[Records to use]:
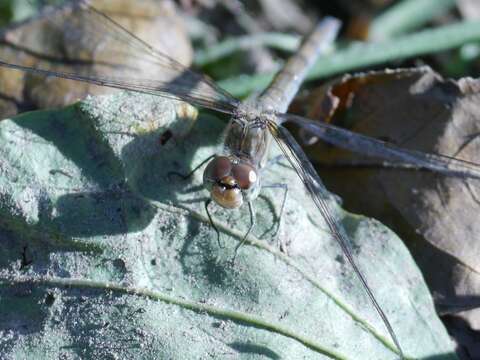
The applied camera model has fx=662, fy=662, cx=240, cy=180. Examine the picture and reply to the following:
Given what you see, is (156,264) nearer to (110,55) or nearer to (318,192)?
(318,192)

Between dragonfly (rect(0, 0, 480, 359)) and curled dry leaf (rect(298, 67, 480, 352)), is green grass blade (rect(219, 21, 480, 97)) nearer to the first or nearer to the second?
dragonfly (rect(0, 0, 480, 359))

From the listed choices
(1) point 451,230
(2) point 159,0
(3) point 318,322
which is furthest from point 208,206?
(2) point 159,0

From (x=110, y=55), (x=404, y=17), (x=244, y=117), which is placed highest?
(x=404, y=17)

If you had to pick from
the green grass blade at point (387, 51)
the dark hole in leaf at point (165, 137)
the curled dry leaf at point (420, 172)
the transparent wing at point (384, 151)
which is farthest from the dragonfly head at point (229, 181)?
the green grass blade at point (387, 51)

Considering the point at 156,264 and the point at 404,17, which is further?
the point at 404,17

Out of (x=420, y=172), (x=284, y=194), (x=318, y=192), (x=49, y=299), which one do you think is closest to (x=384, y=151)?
(x=420, y=172)

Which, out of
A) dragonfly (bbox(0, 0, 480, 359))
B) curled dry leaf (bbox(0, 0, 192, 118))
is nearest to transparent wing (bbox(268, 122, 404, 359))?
A: dragonfly (bbox(0, 0, 480, 359))

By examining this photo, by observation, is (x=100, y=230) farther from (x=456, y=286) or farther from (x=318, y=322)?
(x=456, y=286)
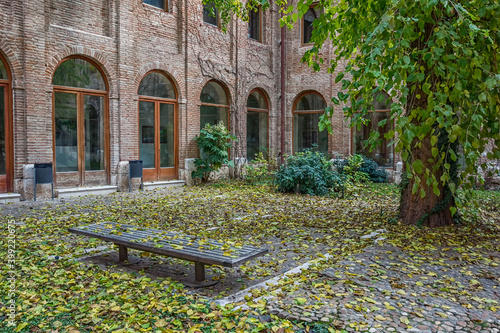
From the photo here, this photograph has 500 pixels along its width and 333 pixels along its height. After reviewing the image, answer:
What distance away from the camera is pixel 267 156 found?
55.3 feet

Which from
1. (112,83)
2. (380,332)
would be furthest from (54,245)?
(112,83)

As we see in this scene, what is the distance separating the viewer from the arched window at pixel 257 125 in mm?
16094

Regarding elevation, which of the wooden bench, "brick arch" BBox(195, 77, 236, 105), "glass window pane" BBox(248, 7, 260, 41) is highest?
"glass window pane" BBox(248, 7, 260, 41)

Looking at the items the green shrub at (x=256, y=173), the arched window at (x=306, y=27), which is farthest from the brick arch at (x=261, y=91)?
the arched window at (x=306, y=27)

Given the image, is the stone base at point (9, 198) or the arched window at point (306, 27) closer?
the stone base at point (9, 198)

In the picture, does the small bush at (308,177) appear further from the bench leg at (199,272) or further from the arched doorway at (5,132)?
the bench leg at (199,272)

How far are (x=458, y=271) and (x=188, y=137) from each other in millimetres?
10131

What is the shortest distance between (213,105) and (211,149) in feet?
7.13

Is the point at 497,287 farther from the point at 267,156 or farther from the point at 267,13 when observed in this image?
the point at 267,13

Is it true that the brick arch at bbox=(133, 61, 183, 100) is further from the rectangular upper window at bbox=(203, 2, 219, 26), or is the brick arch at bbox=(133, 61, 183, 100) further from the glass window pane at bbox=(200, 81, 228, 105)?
the rectangular upper window at bbox=(203, 2, 219, 26)

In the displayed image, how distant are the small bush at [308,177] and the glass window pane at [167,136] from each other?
3.72 meters

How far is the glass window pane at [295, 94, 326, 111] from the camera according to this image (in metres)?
16.5

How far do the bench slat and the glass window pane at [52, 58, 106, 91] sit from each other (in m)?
6.54

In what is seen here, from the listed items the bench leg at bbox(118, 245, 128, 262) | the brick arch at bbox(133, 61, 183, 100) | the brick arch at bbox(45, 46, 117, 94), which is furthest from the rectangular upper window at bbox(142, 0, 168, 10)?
the bench leg at bbox(118, 245, 128, 262)
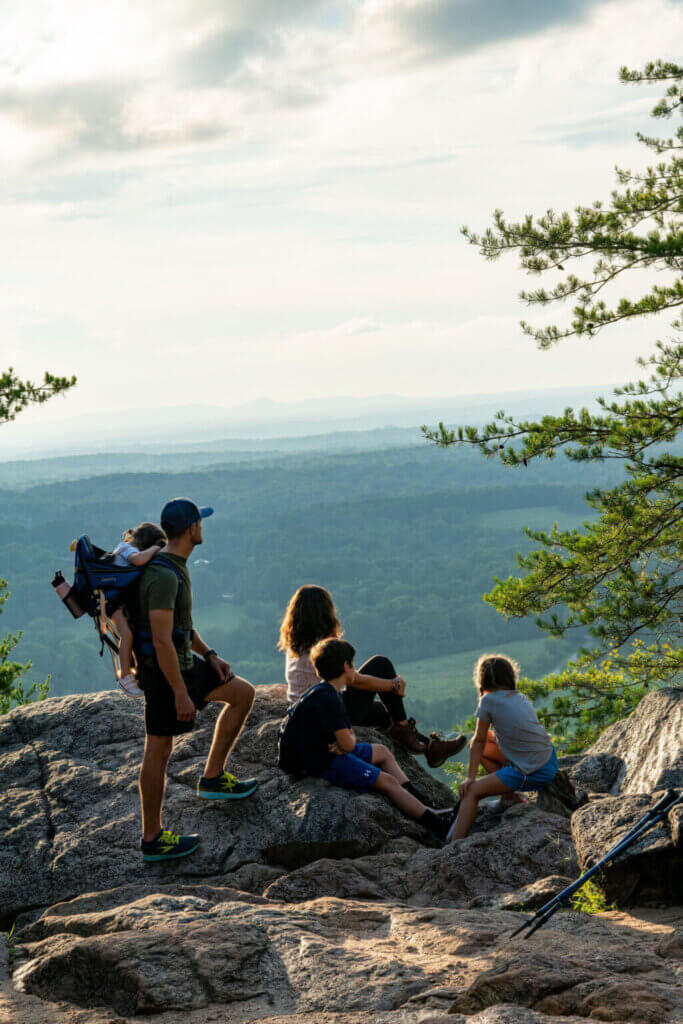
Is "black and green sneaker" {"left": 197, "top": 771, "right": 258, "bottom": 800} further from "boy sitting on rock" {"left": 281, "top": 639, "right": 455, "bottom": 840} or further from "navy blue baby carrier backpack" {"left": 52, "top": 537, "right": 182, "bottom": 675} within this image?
"navy blue baby carrier backpack" {"left": 52, "top": 537, "right": 182, "bottom": 675}

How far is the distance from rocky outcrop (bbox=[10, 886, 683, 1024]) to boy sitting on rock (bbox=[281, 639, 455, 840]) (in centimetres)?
143

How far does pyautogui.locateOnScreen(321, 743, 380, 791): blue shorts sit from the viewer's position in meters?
6.35

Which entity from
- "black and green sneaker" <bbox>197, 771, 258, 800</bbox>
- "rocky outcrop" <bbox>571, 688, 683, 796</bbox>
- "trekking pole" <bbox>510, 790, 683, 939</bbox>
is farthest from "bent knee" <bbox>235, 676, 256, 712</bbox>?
"rocky outcrop" <bbox>571, 688, 683, 796</bbox>

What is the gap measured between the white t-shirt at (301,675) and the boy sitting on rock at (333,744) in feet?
1.74

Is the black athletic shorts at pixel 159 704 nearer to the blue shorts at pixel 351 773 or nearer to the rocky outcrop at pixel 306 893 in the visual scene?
the rocky outcrop at pixel 306 893

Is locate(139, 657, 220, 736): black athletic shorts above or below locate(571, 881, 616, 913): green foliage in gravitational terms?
above

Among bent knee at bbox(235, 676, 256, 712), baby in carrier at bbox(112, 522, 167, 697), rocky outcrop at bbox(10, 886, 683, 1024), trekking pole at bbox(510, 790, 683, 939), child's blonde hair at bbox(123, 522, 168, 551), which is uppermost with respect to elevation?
child's blonde hair at bbox(123, 522, 168, 551)

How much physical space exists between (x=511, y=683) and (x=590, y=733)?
890 cm

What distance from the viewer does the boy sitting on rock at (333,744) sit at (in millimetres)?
6258

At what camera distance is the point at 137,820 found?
20.5 feet

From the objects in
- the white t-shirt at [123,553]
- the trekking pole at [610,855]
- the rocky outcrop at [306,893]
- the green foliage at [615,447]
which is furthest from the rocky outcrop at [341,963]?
the green foliage at [615,447]

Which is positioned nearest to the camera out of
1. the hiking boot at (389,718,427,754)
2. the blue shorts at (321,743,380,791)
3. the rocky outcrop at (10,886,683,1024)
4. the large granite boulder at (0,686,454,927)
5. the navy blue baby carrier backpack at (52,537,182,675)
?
the rocky outcrop at (10,886,683,1024)

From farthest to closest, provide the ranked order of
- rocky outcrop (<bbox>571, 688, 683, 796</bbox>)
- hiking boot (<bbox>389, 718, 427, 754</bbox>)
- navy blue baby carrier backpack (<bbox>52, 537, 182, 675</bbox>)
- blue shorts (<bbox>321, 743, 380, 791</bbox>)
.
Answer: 1. hiking boot (<bbox>389, 718, 427, 754</bbox>)
2. rocky outcrop (<bbox>571, 688, 683, 796</bbox>)
3. blue shorts (<bbox>321, 743, 380, 791</bbox>)
4. navy blue baby carrier backpack (<bbox>52, 537, 182, 675</bbox>)

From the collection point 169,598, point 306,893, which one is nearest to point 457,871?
point 306,893
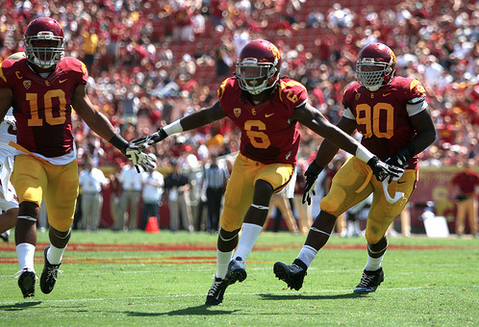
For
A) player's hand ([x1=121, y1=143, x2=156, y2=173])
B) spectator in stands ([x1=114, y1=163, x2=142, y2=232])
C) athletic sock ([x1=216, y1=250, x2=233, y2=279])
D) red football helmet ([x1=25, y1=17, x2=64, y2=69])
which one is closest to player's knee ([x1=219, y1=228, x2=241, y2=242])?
athletic sock ([x1=216, y1=250, x2=233, y2=279])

[Directions]:
Omit the pictures and please write out exactly the lines between the one containing "From the collection" and the last line of the entries, both included.

[Output]:
From the collection point 169,598, point 306,893, which one is nearest to point 457,871?
point 306,893
For
A) player's hand ([x1=121, y1=143, x2=156, y2=173])
B) spectator in stands ([x1=114, y1=163, x2=142, y2=232])
C) athletic sock ([x1=216, y1=250, x2=233, y2=279])
D) red football helmet ([x1=25, y1=17, x2=64, y2=69])
which one is closest to player's knee ([x1=219, y1=228, x2=241, y2=242])?
athletic sock ([x1=216, y1=250, x2=233, y2=279])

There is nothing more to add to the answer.